■ **What needs to be done**
Could you reproduce the part of the article on Alabama's 2018 legislative session that opens with the words containing "He said budget" and closes with "Kids in Alabama.", replacing "court order" with "judicial order"?

■ **Passage for review**
╔══

Alabama legislative session starts tomorrow

Lawmakers prepare to tackle budget issues and more this legislative session.

Posted: Jan. 8, 2018 6:09 PM
Updated: Jan. 8, 2018 6:24 PM

State lawmakers are going back to work tomorrow in Montgomery with legislative leadership making history in 2018.

Both the Speaker of the House (Mac McCutcheon) and the House Minority Leader (Anthony Daniels) are from Madison County. State Senator Arthur Orr has a strong leadership role representing Limestone, Madison, and Morgan Counties.

One thing to keep in mind about this legislative session is that 2018 is an election year in Alabama.

"I think we're going to be productive and we're going to do what we need to do," State Representative Mike Ball told WAAY 31 News. "But, I'm not expecting a groundbreaking session."

Ball, a Republican representing District 10, says politicians in Montgomery will be preoccupied going into this legislative session.

"As a general rule, during an election year, it's not a good time to do major reform because there's so much political posturing and arrogance," said Ball. "It runs amuck during the election season."

He said budget issues top the list of work lawmakers have to do. This includes the general fund and the education trust fund. Alabama is also under a court order to improve conditions in the state's prisons.

"It will be the budgets. It will be prison," said Ball. "Surprisingly enough, Medicaid did not ask for an increase this year which is historical. I can't remember them ever not asking for an increase."

Lawmakers may eventually be faced with the problem of trying to come up with money for the Children's Health Insurance Program (CHIP), known as All Kids in Alabama.

"We do have the CHIPs funding," said Ball. "We have to see what the Feds -- what the Congress does. But, hopefully, we'll have an answer on that before it comes out. If we don’t get some help on the CHIPs funding, that could become a crisis."

Ball is the chairman of the ethics commitee which he referred to as "Ground Zero" in Alabama.

He said he wants to reform Alabama's ethics laws. He wants better clarity and more enforcement options.

"We've got some issues that have to be aired out before we get in a position to fix those," he said.

Since this is an election year, Ball said this session will likely be a quick one. He warns you may see some grandstanding from politicians trying to use ethics to their own advantage.

╚══

■ **Supplied information**
╔══

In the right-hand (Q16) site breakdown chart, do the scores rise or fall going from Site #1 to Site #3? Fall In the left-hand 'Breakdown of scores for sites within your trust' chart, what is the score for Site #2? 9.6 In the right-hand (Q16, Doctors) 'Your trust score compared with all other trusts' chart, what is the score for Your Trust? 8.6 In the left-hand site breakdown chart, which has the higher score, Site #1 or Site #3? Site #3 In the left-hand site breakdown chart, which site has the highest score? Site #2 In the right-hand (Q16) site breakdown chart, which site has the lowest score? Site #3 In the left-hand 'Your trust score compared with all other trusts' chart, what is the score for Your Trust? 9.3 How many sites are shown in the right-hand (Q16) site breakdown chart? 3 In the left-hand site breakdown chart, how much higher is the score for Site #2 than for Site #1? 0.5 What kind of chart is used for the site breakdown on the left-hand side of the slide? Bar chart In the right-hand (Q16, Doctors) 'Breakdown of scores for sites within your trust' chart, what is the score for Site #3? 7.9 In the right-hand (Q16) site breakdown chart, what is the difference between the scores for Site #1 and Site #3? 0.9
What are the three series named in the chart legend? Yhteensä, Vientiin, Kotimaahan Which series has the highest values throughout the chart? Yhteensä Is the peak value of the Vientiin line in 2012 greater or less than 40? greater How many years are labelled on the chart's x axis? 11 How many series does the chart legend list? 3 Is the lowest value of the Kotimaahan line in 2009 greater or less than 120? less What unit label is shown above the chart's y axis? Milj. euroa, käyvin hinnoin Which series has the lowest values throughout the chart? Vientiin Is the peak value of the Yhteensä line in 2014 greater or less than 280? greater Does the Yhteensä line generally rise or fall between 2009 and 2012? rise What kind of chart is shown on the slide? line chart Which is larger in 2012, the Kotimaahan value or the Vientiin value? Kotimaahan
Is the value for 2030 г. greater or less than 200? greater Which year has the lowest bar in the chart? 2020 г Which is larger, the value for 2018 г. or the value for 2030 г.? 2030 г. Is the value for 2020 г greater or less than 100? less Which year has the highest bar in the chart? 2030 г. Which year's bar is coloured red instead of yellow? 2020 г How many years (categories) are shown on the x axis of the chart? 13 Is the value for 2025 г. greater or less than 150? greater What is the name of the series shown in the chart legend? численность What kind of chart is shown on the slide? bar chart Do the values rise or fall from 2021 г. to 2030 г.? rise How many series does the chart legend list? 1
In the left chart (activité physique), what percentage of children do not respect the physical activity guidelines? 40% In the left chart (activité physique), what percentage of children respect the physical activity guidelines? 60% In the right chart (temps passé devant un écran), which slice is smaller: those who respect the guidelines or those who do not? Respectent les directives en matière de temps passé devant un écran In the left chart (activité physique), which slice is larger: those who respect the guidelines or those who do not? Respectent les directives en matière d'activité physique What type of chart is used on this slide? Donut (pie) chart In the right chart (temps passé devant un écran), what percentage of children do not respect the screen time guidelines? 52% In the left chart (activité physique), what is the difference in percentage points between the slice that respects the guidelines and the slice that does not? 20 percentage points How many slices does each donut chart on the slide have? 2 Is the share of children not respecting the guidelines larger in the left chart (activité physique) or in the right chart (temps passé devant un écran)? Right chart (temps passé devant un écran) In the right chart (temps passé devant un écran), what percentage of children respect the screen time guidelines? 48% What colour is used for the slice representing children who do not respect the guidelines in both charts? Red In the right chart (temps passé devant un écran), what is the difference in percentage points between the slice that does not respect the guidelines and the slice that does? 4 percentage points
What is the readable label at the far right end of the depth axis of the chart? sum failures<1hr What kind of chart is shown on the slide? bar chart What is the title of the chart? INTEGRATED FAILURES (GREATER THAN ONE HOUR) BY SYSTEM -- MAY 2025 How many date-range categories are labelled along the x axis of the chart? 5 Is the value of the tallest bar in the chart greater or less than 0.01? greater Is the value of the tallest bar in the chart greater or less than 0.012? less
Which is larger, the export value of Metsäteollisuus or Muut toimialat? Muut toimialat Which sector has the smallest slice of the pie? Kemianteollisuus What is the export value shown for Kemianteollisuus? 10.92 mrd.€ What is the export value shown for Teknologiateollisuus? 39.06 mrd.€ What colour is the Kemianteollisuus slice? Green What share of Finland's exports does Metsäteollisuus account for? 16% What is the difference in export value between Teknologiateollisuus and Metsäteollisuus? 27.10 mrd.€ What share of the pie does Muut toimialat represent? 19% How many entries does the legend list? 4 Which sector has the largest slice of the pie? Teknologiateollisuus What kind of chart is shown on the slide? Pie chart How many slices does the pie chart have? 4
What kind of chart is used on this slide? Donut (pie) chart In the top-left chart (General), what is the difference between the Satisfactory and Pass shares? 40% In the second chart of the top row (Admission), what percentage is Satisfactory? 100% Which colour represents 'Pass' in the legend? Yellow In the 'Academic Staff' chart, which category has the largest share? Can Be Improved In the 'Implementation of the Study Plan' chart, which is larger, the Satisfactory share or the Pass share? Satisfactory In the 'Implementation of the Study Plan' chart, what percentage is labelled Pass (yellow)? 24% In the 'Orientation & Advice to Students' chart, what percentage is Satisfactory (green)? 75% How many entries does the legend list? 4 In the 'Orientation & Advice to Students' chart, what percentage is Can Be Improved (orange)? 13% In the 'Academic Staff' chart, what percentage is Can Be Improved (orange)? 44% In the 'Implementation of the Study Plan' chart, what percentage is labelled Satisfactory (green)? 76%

╚══

■ **Solution below**
He said budget issues top the list of work lawmakers have to do. This includes the general fund and the education trust fund. Alabama is also under a judicial order to improve conditions in the state's prisons.

"It will be the budgets. It will be prison," said Ball. "Surprisingly enough, Medicaid did not ask for an increase this year which is historical. I can't remember them ever not asking for an increase."

Lawmakers may eventually be faced with the problem of trying to come up with money for the Children's Health Insurance Program (CHIP), known as All Kids in Alabama.